Vibrato! I'm very confused!
On a complete and random whim (no idea why) I went online at the end of last year, and ordered myself a violin. Then I called a local violin teacher and booked myself in for lessons.
It had been a struggle to get a even a semi-decent tone for a while (I practised only an hour per week so that explains that!) until about 3 weeks ago (when I started practising two hours per day). I've made a lot of improvement in tone, but of course, you all know how someone who has been playing for a few months sounds.
HOWEVER, something interesting happened, and I'm confused. Even though I'm following my teacher's pace and plan, and even though I know I have no business messing about with vibrato, or even thinking about it, a couple of days ago something stupidly exciting happened.
I spent approx an hour a day for two weeks trying very hard to get a vibrato movement going. Looked at a few exercises on my own, and practised them (just for a laugh). Felt like the most awkward and impossible thing in the world. Thought I was going to break my violin because of how the whole thing was shaking, and my left hand felt like it would get cramp from the effort.
Well, a couple of days ago I suddenly managed to play what felt like a faint and very inconsistent vibrato, and my hand was completely relaxed. Not musically pleasing, and by no means good technique, but I was so happy I nearly cried! Suddenly I was able to get a very rough and musical approximation of it, on a piece that I've been practising (In a Garden).
Question is, should I forget about it at this point and leave it to when my teacher things I'm ready? (She's a very very experienced teacher). Should I bring it up with her?
From everything I read, I should not even be trying vibrato for years yet, but here I am and I've found that I'm enjoying this so much. Due to travels etc I won' t be able to have a lesson with her for close to a month. What to do?!
You're fine, as long as you keep practicing the fundamentals that your teacher told you to practice, and your budding vibrato does not get in the way of doing the things the way your teacher told you. It is actually not abnormal that a violin student develops a vibrato of their own just by imitating more advanced students, a kind of vibrato envy, in the school where I learned the violin as a child long ago this was the normal situation. Then the teacher may have had to correct it a bit of course. The most important thing is, like you wrote yourself, keep your hand and your joints relaxed, and if your joints are not flexible yet, first work on developing that because it is a necessary condition for vibrato. Enjoy!!
There's nothing wrong with learning and doing new things aside from what you're being taught, I would mention it to your teacher and show him/her your progress.
Advancing technique is fine just make sure you don’t do it very much. Because you might think that the motion is a faint and inconsistent vibrato. However it might be technically flawed and only your teacher can tell. Keep practicing your fundamentals because I promise violin playing is so much more fun when you can make a sound on the instrument you enjoy.

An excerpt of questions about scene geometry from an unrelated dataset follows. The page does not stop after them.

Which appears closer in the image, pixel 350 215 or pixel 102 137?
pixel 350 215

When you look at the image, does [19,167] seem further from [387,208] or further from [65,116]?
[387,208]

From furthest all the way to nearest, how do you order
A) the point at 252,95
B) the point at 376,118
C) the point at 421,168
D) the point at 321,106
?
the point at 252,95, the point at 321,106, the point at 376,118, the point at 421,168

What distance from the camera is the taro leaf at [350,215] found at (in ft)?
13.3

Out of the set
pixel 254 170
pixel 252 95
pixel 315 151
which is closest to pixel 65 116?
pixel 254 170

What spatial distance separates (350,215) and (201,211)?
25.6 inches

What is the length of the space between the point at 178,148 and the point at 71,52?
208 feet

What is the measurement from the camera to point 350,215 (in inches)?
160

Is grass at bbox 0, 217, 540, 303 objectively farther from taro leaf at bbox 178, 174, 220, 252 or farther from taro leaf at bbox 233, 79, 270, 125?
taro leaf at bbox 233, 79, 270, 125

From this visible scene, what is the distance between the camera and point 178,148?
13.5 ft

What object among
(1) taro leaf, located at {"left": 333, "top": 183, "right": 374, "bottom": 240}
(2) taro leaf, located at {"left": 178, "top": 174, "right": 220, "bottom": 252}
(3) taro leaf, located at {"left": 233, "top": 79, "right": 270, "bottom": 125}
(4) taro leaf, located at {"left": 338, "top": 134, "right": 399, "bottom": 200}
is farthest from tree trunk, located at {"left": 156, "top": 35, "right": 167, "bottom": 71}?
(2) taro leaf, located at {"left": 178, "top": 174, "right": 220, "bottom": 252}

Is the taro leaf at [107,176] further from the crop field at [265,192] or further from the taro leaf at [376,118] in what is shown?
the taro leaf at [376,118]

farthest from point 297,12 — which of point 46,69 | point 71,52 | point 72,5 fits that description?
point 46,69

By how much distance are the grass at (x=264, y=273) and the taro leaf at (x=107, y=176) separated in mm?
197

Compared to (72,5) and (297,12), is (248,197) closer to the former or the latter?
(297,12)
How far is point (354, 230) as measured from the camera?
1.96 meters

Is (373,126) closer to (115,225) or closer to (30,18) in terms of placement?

If you have a lesson only after a month, I would not proceed with your vibrato. Things with violin are so very very hard to relearn.
I would forget about vibrato for a while.
I don't think it's harmful for you to come to a forum like this one to ask questions about your technique or progress. But I agree that you should not stray too far from what you are being taught because that tends to short-circuit the training you are paying for.
I usually find that students who self-introduce vibrato early on end up morphing their hand frame to allow the movement. Thus, their intonation quickly gets much worse because the consistency of their hand's setup is no longer reliable. Not only that, but a host of other issues can pop up as a result, such as tightness or over-looseness. So to put it simply, what you're doing is probably going to hurt your progress. It's not so much about having to unlearn the vibrato later, but about how it affects your hand frame now, particularly in the fragile early stages of learning.
Thanks for all the responses, everyone! Pretty much in line with what I was thinking.